------ Entries shown ------

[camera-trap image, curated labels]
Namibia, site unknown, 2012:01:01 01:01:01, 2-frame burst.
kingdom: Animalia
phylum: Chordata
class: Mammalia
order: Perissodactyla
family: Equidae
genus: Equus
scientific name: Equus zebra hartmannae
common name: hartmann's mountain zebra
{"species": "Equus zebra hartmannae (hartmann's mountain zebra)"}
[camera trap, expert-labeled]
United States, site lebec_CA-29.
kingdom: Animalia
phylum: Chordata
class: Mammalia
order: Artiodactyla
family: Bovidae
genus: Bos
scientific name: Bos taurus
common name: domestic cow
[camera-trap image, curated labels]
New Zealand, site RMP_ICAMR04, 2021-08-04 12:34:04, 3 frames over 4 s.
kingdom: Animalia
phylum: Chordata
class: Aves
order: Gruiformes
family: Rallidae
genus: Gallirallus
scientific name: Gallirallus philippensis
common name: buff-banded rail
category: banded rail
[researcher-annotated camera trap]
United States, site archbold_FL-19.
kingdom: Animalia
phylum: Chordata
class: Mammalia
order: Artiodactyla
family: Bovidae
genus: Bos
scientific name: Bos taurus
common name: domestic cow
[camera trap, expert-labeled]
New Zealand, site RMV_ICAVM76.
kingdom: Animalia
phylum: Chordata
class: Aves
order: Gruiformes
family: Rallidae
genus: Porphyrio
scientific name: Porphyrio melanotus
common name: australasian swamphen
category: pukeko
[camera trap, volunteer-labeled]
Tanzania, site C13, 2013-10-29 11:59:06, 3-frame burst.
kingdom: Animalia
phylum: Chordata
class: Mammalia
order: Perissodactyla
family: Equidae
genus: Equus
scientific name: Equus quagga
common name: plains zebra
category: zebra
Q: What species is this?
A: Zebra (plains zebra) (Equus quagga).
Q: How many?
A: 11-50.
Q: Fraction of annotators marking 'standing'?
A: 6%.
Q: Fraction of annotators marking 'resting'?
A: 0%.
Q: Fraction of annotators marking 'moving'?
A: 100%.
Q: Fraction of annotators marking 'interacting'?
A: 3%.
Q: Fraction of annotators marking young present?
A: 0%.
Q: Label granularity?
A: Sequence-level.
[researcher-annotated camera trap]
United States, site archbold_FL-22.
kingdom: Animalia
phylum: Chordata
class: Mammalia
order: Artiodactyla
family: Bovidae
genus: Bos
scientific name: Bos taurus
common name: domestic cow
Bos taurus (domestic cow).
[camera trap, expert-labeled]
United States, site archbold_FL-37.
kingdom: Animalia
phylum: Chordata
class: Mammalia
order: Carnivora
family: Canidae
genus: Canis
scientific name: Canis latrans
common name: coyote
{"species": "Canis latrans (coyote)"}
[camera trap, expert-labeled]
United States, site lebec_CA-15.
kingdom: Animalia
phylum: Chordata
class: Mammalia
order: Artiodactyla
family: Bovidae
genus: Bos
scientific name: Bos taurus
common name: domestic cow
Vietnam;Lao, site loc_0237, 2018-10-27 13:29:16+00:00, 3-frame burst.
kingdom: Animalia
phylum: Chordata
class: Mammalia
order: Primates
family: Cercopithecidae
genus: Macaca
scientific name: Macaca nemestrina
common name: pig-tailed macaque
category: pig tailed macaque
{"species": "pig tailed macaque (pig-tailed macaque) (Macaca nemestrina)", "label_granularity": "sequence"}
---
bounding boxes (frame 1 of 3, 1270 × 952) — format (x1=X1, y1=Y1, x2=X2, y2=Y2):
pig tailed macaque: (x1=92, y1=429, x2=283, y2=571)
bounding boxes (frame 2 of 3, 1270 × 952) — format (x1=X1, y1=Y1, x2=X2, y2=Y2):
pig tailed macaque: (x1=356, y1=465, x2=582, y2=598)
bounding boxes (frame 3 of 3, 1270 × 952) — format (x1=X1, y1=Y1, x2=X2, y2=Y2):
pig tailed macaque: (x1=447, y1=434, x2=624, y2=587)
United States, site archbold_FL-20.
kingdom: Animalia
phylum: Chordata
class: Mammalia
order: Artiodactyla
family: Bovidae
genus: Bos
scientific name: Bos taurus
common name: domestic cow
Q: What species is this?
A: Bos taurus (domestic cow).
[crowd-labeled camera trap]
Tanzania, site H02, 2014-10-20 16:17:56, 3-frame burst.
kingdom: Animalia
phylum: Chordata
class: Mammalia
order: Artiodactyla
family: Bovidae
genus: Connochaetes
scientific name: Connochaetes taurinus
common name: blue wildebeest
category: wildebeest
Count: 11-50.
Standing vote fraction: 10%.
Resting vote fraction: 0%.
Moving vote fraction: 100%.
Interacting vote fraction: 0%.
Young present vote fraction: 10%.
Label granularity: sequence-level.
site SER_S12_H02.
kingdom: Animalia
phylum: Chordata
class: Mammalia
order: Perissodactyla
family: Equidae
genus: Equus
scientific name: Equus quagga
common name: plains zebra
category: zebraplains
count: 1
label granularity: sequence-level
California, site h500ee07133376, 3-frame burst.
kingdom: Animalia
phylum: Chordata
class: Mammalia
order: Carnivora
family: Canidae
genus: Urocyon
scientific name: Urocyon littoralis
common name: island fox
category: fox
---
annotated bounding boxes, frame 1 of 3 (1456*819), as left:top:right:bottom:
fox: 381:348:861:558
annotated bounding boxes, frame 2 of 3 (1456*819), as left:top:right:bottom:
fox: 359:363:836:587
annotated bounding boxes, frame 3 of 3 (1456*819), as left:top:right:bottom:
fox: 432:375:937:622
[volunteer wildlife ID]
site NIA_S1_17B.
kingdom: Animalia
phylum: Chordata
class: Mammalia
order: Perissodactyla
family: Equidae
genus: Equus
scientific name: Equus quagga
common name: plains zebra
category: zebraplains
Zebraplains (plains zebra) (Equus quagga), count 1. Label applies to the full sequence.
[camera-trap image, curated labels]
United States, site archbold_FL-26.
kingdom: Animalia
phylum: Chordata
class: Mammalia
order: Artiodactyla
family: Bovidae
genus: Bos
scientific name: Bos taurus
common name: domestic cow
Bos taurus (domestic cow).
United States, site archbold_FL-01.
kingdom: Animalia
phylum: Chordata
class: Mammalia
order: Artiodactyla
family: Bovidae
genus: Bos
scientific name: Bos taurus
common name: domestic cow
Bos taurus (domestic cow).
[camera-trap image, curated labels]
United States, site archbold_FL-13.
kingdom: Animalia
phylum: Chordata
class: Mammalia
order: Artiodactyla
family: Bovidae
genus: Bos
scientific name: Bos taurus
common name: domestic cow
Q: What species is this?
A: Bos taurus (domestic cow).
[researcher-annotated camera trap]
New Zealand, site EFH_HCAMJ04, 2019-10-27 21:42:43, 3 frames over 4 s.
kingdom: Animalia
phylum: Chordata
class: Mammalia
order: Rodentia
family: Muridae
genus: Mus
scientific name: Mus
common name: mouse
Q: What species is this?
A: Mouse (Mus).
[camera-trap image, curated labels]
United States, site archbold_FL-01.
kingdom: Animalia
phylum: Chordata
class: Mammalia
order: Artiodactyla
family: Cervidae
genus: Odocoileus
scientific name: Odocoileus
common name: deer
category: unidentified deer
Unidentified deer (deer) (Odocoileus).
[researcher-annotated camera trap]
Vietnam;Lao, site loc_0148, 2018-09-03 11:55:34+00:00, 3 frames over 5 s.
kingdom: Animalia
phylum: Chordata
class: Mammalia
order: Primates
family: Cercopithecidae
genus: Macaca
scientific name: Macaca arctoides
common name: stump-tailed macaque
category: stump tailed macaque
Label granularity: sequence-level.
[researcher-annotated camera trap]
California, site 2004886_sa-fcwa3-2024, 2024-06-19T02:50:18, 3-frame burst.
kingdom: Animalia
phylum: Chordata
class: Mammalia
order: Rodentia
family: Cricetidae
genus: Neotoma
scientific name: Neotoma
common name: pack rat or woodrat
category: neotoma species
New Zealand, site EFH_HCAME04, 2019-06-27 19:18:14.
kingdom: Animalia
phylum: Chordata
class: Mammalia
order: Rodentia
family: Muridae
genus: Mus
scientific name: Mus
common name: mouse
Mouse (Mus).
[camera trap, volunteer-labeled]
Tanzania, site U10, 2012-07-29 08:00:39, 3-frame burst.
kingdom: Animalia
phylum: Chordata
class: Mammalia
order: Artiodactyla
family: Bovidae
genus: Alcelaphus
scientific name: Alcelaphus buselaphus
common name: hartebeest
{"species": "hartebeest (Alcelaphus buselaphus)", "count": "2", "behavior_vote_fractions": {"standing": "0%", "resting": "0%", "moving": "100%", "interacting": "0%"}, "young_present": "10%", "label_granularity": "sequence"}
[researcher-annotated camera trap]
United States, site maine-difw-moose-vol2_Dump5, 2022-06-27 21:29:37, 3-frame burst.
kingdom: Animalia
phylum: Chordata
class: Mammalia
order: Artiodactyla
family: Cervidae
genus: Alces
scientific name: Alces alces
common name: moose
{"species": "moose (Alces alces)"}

------

### [Work order]
Up to and including the line with "scientific name: Equus zebra hartmannae", please return the records exactly, beginning from their first line.

### [Solved problem]
[camera-trap image, curated labels]
Namibia, site unknown, 2012:01:01 01:01:01, 2-frame burst.
kingdom: Animalia
phylum: Chordata
class: Mammalia
order: Perissodactyla
family: Equidae
genus: Equus
scientific name: Equus zebra hartmannae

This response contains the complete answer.